- _Study text_
Dumaguete City logs first cases of swine fever | Inquirer News

Dumaguete City logs first cases of swine fever

/ 05:00 AM June 15, 2023

Stock photo of a pig in a cage. STORY: Dumaguete City logs first cases of swine fever


DUMAGUETE CITY, Negros Oriental, Philippines — Local government and agriculture officials have started monitoring hog stocks in communities here after Dumaguete recorded its first confirmed cases of African swine fever (ASF) last week.

Mayor Felipe Antonio Remollo issued Executive Order No. 8 to stop the entry and exit of live pigs and pork products in Barangay Cadawinonan where hogs died due to ASF.


He also ordered the immediate culling of pigs within the 500-meter radius of the infection’s “ground zero” to prevent the possible spread of the highly contagious and deadly disease affecting hogs.

- _Provided data_

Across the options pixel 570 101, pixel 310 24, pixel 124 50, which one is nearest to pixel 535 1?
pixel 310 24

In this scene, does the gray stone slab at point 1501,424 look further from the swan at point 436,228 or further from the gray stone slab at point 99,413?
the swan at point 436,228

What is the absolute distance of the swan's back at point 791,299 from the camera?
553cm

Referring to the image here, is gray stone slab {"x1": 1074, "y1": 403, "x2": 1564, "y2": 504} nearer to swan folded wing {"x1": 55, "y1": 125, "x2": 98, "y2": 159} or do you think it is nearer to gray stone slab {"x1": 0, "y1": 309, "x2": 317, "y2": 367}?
---
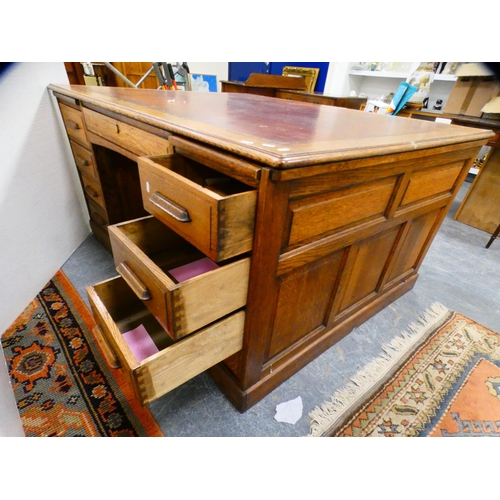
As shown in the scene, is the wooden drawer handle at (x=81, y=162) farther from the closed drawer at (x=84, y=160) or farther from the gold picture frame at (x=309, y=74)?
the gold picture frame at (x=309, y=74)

- _Brief_
Write out the passage of the swine fever news article from "He also ordered" up to and including "disease affecting hogs.", copying every word as it appears.

- _Written response_
He also ordered the immediate culling of pigs within the 500-meter radius of the infection’s “ground zero” to prevent the possible spread of the highly contagious and deadly disease affecting hogs.